I'm trying to run a PCA on the "training1" data set created below:
library(AppliedPredictiveModeling); data(AlzheimerDisease); library(caret)
adData <- data.frame(diagnosis, predictors)
inTrain <- createDataPartition(y = adData$diagnosis, p = .75)[[1]]
training <- adData[inTrain, ]
keep <- subset(data.frame(x = substr(as.character(colnames(training)), 1, 2), y = c(1:ncol(training))), x == "IL")

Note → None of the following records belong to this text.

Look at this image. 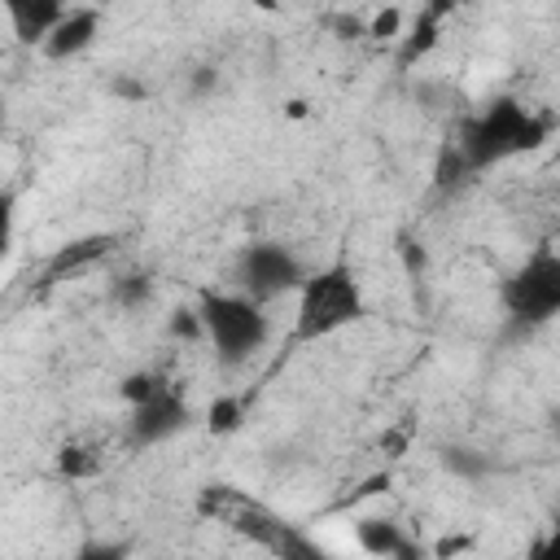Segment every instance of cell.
I'll return each mask as SVG.
<instances>
[{
	"mask_svg": "<svg viewBox=\"0 0 560 560\" xmlns=\"http://www.w3.org/2000/svg\"><path fill=\"white\" fill-rule=\"evenodd\" d=\"M551 122L529 109L521 96H490L481 101L472 114H464L459 131H455V153L464 158L468 175L477 171H490V166H503L512 158H525L534 149H542Z\"/></svg>",
	"mask_w": 560,
	"mask_h": 560,
	"instance_id": "1",
	"label": "cell"
},
{
	"mask_svg": "<svg viewBox=\"0 0 560 560\" xmlns=\"http://www.w3.org/2000/svg\"><path fill=\"white\" fill-rule=\"evenodd\" d=\"M192 512L245 542H254L258 551L267 556H280V560H311L319 547L298 529L289 525L276 508H267L258 494L232 486V481H206L192 499Z\"/></svg>",
	"mask_w": 560,
	"mask_h": 560,
	"instance_id": "2",
	"label": "cell"
},
{
	"mask_svg": "<svg viewBox=\"0 0 560 560\" xmlns=\"http://www.w3.org/2000/svg\"><path fill=\"white\" fill-rule=\"evenodd\" d=\"M368 315V293L359 271L346 258H332L324 267H311L302 289L293 293V341L315 346L346 328H354Z\"/></svg>",
	"mask_w": 560,
	"mask_h": 560,
	"instance_id": "3",
	"label": "cell"
},
{
	"mask_svg": "<svg viewBox=\"0 0 560 560\" xmlns=\"http://www.w3.org/2000/svg\"><path fill=\"white\" fill-rule=\"evenodd\" d=\"M197 324H201V337L223 372L245 368L271 337L267 302H258L241 289H206L197 298Z\"/></svg>",
	"mask_w": 560,
	"mask_h": 560,
	"instance_id": "4",
	"label": "cell"
},
{
	"mask_svg": "<svg viewBox=\"0 0 560 560\" xmlns=\"http://www.w3.org/2000/svg\"><path fill=\"white\" fill-rule=\"evenodd\" d=\"M122 402H127L122 433H127L131 451H153L192 424V407L166 372H149V368L127 372L122 376Z\"/></svg>",
	"mask_w": 560,
	"mask_h": 560,
	"instance_id": "5",
	"label": "cell"
},
{
	"mask_svg": "<svg viewBox=\"0 0 560 560\" xmlns=\"http://www.w3.org/2000/svg\"><path fill=\"white\" fill-rule=\"evenodd\" d=\"M499 306H503V319L521 332L556 324L560 319V249L547 241L534 245L499 280Z\"/></svg>",
	"mask_w": 560,
	"mask_h": 560,
	"instance_id": "6",
	"label": "cell"
},
{
	"mask_svg": "<svg viewBox=\"0 0 560 560\" xmlns=\"http://www.w3.org/2000/svg\"><path fill=\"white\" fill-rule=\"evenodd\" d=\"M306 276H311V267L284 241H249L232 258V284L258 302H276V298L298 293Z\"/></svg>",
	"mask_w": 560,
	"mask_h": 560,
	"instance_id": "7",
	"label": "cell"
},
{
	"mask_svg": "<svg viewBox=\"0 0 560 560\" xmlns=\"http://www.w3.org/2000/svg\"><path fill=\"white\" fill-rule=\"evenodd\" d=\"M127 446V433H105V429H88V433H70L61 446H57V472L66 481H92L101 477L118 451ZM131 451V446H127Z\"/></svg>",
	"mask_w": 560,
	"mask_h": 560,
	"instance_id": "8",
	"label": "cell"
},
{
	"mask_svg": "<svg viewBox=\"0 0 560 560\" xmlns=\"http://www.w3.org/2000/svg\"><path fill=\"white\" fill-rule=\"evenodd\" d=\"M114 249H118V236H114V232L74 236V241H66V245H57V249L48 254V262H44V271H39V284L52 289V284H61V280H74V276L92 271L96 262H105Z\"/></svg>",
	"mask_w": 560,
	"mask_h": 560,
	"instance_id": "9",
	"label": "cell"
},
{
	"mask_svg": "<svg viewBox=\"0 0 560 560\" xmlns=\"http://www.w3.org/2000/svg\"><path fill=\"white\" fill-rule=\"evenodd\" d=\"M101 22H105V13H101L96 4H70V13L57 22V31L44 39L39 52H44L48 61H74V57H83V52L96 44Z\"/></svg>",
	"mask_w": 560,
	"mask_h": 560,
	"instance_id": "10",
	"label": "cell"
},
{
	"mask_svg": "<svg viewBox=\"0 0 560 560\" xmlns=\"http://www.w3.org/2000/svg\"><path fill=\"white\" fill-rule=\"evenodd\" d=\"M9 13V31L22 48H44V39L57 31V22L70 13V0H0Z\"/></svg>",
	"mask_w": 560,
	"mask_h": 560,
	"instance_id": "11",
	"label": "cell"
},
{
	"mask_svg": "<svg viewBox=\"0 0 560 560\" xmlns=\"http://www.w3.org/2000/svg\"><path fill=\"white\" fill-rule=\"evenodd\" d=\"M354 534H359V547L372 551V556H389V560H407V556H416V542L407 538V529H402L398 521L368 516V521H359Z\"/></svg>",
	"mask_w": 560,
	"mask_h": 560,
	"instance_id": "12",
	"label": "cell"
},
{
	"mask_svg": "<svg viewBox=\"0 0 560 560\" xmlns=\"http://www.w3.org/2000/svg\"><path fill=\"white\" fill-rule=\"evenodd\" d=\"M109 298H114L118 306H127V311L144 306V302L153 298V280H149V271H118V276L109 280Z\"/></svg>",
	"mask_w": 560,
	"mask_h": 560,
	"instance_id": "13",
	"label": "cell"
},
{
	"mask_svg": "<svg viewBox=\"0 0 560 560\" xmlns=\"http://www.w3.org/2000/svg\"><path fill=\"white\" fill-rule=\"evenodd\" d=\"M442 468L455 472V477H464V481H481L490 472V455H481L472 446H446L442 451Z\"/></svg>",
	"mask_w": 560,
	"mask_h": 560,
	"instance_id": "14",
	"label": "cell"
},
{
	"mask_svg": "<svg viewBox=\"0 0 560 560\" xmlns=\"http://www.w3.org/2000/svg\"><path fill=\"white\" fill-rule=\"evenodd\" d=\"M534 551L547 556V560H560V508H556V516H551V525H547V538H542Z\"/></svg>",
	"mask_w": 560,
	"mask_h": 560,
	"instance_id": "15",
	"label": "cell"
},
{
	"mask_svg": "<svg viewBox=\"0 0 560 560\" xmlns=\"http://www.w3.org/2000/svg\"><path fill=\"white\" fill-rule=\"evenodd\" d=\"M210 416H214V429H232L236 424V402H219Z\"/></svg>",
	"mask_w": 560,
	"mask_h": 560,
	"instance_id": "16",
	"label": "cell"
},
{
	"mask_svg": "<svg viewBox=\"0 0 560 560\" xmlns=\"http://www.w3.org/2000/svg\"><path fill=\"white\" fill-rule=\"evenodd\" d=\"M127 547H114V542H88L79 556H122Z\"/></svg>",
	"mask_w": 560,
	"mask_h": 560,
	"instance_id": "17",
	"label": "cell"
},
{
	"mask_svg": "<svg viewBox=\"0 0 560 560\" xmlns=\"http://www.w3.org/2000/svg\"><path fill=\"white\" fill-rule=\"evenodd\" d=\"M547 433H551V442L560 446V407H551V416H547Z\"/></svg>",
	"mask_w": 560,
	"mask_h": 560,
	"instance_id": "18",
	"label": "cell"
},
{
	"mask_svg": "<svg viewBox=\"0 0 560 560\" xmlns=\"http://www.w3.org/2000/svg\"><path fill=\"white\" fill-rule=\"evenodd\" d=\"M451 4H468V0H451Z\"/></svg>",
	"mask_w": 560,
	"mask_h": 560,
	"instance_id": "19",
	"label": "cell"
}]
</instances>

training1 <- cbind(training[, c(keep[1, 2]:keep[nrow(keep), 2])], training[c("diagnosis")])
Then, when I run the following function:
preProc <- preProcess(log10(training1[, -13]+1), method = "pca", pcaComp = 2)
I get the following error:
Warning in preProcess.default(log10(training1[, -13] + 1), method = "pca", :
Std. deviations could not be computed for: IL_1alpha, IL_3
Error in prcomp.default(x[, method$pca, drop = FALSE], scale = TRUE, retx = FALSE) :
cannot rescale a constant/zero column to unit variance
However, I then run run the following two functions to prove that standard deviations can be calculated for the two variables it says that it can't calculate them for:
sd(training1$IL_1alpha)
[1] 0.4056147
sd(training1$IL_3)
[1] 0.5235212
And then run the following function to prove that I do not have any variables with a zero variance.
nsv <- nearZeroVar(training1, saveMetrics = TRUE)
> print(nsv)
freqRatio percentUnique zeroVar nzv
IL_11 1.250000 29.4820717 FALSE FALSE
IL_13 1.052632 6.7729084 FALSE FALSE
IL_16 1.117647 21.9123506 FALSE FALSE
IL_17E 1.238095 16.7330677 FALSE FALSE
IL_1alpha 1.208333 23.1075697 FALSE FALSE
IL_3 1.066667 24.7011952 FALSE FALSE
IL_4 1.315789 19.1235060 FALSE FALSE
IL_5 1.000000 19.5219124 FALSE FALSE
IL_6 1.000000 20.3187251 FALSE FALSE
IL_6_Receptor 1.041667 21.5139442 FALSE FALSE
IL_7 1.611111 18.7250996 FALSE FALSE
IL_8 1.000000 22.3107570 FALSE FALSE
diagnosis 2.637681 0.7968127 FALSE FALSE
It seems like other people's issues with PCA in R were around zero variance columns, but since I can prove that I don't have that issue here, any ideas what may be causing the issue?
Sorry, I don't have the rep to comment, so posting as an answer, but after running your code, in particular this line:
log10(training1[, -13]+1)
returns NaN
values in some columns (IL_1alpha
and IL_3
actually):
Warning messages:
1: In lapply(X = x, FUN = .Generic, ...) : NaNs produced
So that seems to be the source of the error. Maybe you shouldn't take log's of negative numbers and think of other transformation instead (or whether it is necessary at all)?